O.J. was in fact innocent, and the real killer of Nicole Brown Simpson and Ronald Goldman was…Buck Henry

Michael Jackson never molested a chld in his life. However, he was been known to lend his Neverland Ranch out for “kiddie parties” thrown by his good friend…Buck Henry. This explailns Buck’s most famous SNL sketch.

Speaking of SNL, this is actually the first show shown on NYC TV back in the 1940’s. What we see today are reruns, with the actors’ voices dubbed by Lrone Michaels to make it seem more contemporary.
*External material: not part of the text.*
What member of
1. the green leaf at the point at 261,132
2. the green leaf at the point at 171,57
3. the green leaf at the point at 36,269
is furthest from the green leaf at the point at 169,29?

Matt Groening did create “Life in Hell.” But “The Simpsons” was created by a co-worker of Matt’s father Homer, who sold the rights to 6 year old Matt for a dime and a white mouse. The co-worker was Peg Bracken, who later became famous as a cookbook writer.

the first draft of the magna carta was etched into the left thighbone of arthur of brittany, a not-so subtle hint by the barons to king john that they knew where all the bodies were buried.
the story about catherine the great and the horse isn’t true – but the one about alexander the great and the gerbil is.

War and Peace was originally named War, War, What is it Good For?